3.Tarafların gerçekleşen sosyal ve ekonomik durumlarına, nafakanın niteliğine, günün ekonomik koşullarına göre, kadın yararına takdir edilen yoksulluk nafakası azdır. Mahkemece 4721 sayılı Kanun'un "hakkaniyet ilkesi" ile ilgili 4 üncü maddesi de dikkate alınarak 4721 sayılı Kanun'un 175 inci maddesi uyarınca daha uygun miktarda yoksulluk nafakasına hükmedilmesi gerekir. Bu yön gözetilmeden yazılı şekilde hüküm kurulması usul ve kanuna aykırı olup bozmayı gerektirmiştir.

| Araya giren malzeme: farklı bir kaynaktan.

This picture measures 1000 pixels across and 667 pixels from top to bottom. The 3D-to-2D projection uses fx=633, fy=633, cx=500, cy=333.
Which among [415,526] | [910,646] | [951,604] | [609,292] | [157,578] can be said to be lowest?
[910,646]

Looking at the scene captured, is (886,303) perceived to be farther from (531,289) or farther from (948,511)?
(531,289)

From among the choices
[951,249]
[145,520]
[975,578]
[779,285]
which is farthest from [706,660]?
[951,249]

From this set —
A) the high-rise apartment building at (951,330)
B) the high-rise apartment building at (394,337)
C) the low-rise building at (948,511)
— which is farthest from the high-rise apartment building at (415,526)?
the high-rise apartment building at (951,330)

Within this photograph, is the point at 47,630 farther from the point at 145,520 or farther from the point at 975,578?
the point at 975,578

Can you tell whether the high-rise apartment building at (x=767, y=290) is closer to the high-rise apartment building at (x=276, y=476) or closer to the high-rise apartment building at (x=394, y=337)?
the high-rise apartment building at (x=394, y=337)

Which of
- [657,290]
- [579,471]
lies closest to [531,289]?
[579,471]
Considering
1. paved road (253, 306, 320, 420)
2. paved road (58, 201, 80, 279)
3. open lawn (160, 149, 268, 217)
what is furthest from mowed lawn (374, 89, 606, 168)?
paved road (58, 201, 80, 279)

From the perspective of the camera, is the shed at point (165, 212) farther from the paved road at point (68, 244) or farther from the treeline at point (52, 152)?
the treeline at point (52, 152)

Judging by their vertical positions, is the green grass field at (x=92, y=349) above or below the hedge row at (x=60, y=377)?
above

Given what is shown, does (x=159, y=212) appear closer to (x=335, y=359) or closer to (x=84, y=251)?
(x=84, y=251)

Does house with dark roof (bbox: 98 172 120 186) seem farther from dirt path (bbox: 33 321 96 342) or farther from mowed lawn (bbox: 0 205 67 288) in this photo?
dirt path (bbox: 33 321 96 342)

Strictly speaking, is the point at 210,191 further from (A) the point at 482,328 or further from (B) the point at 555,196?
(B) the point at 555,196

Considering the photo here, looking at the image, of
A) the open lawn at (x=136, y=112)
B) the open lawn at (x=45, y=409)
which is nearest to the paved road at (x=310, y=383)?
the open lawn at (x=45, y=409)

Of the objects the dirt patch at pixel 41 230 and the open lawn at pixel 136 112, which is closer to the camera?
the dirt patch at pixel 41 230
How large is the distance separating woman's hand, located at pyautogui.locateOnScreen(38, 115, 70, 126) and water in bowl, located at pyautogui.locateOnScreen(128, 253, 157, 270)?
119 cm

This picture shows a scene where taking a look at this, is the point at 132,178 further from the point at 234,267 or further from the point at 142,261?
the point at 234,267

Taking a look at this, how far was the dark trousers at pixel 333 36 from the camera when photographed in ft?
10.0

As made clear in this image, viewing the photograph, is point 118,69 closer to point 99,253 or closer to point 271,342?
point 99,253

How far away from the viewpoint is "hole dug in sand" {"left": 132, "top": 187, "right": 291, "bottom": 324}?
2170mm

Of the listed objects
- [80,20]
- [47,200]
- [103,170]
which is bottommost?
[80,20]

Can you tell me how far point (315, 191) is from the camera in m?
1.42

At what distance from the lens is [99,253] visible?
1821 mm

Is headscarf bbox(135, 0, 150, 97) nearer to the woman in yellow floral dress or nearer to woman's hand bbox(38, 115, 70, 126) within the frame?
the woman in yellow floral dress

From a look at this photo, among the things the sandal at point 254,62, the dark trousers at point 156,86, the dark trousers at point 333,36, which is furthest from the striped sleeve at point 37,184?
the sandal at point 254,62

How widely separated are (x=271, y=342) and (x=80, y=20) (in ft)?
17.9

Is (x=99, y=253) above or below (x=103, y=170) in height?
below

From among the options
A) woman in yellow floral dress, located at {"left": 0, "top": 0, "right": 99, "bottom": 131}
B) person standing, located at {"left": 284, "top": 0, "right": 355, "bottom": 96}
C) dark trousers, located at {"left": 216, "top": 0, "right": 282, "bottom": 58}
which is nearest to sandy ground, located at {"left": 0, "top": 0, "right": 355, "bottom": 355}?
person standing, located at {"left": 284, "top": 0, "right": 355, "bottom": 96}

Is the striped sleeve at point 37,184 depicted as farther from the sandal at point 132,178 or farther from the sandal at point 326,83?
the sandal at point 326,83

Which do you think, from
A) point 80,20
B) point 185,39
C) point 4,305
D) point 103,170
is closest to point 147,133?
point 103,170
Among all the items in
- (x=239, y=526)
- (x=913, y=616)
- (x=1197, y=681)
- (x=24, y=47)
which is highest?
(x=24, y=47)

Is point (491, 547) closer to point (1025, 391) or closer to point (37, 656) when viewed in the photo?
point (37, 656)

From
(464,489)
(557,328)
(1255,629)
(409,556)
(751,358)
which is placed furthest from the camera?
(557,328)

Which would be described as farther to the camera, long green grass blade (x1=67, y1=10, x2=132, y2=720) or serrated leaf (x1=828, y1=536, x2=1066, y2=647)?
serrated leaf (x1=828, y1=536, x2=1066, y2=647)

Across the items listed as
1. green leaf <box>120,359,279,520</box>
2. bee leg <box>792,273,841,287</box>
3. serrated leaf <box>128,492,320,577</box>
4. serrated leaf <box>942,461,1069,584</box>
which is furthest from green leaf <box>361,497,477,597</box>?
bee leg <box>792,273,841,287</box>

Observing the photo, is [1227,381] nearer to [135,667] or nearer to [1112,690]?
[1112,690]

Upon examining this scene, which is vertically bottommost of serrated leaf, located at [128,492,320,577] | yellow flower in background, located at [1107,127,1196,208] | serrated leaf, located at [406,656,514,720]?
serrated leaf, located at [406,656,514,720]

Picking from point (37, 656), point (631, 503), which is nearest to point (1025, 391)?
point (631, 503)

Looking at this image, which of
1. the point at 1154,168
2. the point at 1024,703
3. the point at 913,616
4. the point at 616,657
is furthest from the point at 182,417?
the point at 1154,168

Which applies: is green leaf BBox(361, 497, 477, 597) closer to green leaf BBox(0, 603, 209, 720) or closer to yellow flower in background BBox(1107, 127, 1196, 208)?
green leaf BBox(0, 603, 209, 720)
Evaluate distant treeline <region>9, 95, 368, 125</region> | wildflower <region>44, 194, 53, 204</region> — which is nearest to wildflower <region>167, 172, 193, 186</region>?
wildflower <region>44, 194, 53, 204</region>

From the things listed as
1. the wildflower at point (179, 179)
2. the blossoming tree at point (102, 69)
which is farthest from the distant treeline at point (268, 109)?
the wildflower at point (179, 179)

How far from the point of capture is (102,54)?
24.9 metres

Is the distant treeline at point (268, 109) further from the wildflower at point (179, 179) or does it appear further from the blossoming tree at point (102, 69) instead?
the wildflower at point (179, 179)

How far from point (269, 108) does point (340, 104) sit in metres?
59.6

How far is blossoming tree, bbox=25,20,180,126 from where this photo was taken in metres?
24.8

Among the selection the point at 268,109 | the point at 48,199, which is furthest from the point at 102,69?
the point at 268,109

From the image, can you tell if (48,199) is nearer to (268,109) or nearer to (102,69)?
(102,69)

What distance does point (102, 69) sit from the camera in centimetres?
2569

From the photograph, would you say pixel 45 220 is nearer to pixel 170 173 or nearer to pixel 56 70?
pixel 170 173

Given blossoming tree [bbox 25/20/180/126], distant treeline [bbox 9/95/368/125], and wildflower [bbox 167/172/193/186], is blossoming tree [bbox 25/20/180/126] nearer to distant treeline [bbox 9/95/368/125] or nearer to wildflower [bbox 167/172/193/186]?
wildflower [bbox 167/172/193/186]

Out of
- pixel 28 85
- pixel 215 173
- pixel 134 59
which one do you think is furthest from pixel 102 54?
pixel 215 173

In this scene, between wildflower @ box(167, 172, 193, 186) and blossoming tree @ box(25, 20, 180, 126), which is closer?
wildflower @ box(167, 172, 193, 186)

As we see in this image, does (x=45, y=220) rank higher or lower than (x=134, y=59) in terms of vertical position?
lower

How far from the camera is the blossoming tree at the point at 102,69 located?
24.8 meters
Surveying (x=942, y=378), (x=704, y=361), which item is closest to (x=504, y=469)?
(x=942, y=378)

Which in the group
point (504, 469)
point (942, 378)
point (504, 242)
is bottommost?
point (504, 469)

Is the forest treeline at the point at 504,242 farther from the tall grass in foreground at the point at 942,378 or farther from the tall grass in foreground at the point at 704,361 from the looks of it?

4.Tarafların tespit edilen ekonomik ve sosyal durumlarına, boşanmaya yol açan olaylardaki kusur derecelerine, paranın alım gücüne, ihlal edilen mevcut ve beklenen menfaatlerin kapsamına nazaran, kadın yararına hükmolunan maddî ve manevî tazminatlar azdır. 4721 sayılı Kanun'un 4 üncü maddesindeki hakkaniyet ilkesi ile 6098 sayılı Kanun'un 50 nci ve 51 inci maddesi hükümleri nazara alınarak, 4721 sayılı Kanun'un 174 üncü maddesinin birinci ve ikinci fıkrası uyarınca daha uygun miktarda maddî ve manevî tazminat takdiri gerekirken yazılı şekilde hüküm kurulması doğru görülmemiş bozmayı gerektirmiştir.

VI. KARAR

Açıklanan sebeplerle;

1.Temyiz olunan Bölge Adliye Mahkemesi kararının yukarıda (3) ve (4) numaralı paragraflarda belirtildiği üzere kadın yararına hükmedilen tazminatların ve yoksulluk nafakasının miktarları yönünden kadın yararına BOZULMASINA,

2.Yukarıda (2) numaralı paragrafta belirtildiği üzere erkek vekilinin tüm, kadın vekilinin ise sair temyiz tirazlarının reddi ile Bölge Adliye Mahkemesi kararının bozma kapsamı dışında kalan temyize konu diğer bölümlerinin ise 6100 sayılı Kanun'un 370 inci maddesinin birinci fıkrası uyarınca ONANMASINA,

Duruşma için takdir olunan 8.400,00 TL. vekâlet ücretinin Hakan'dan alınıp ...'ye verilmesine,

Aşağıda yazılı temyiz giderinin temyiz eden Hakan'a yükletilmesine,

Peşin harcın istek halinde yatıran ...'ye iadesine,

Dosyanın ilgili Bölge Adliye Mahkemesine gönderilmesine,

22.02.2023 tarihinde oy birliğiyle karar verildi.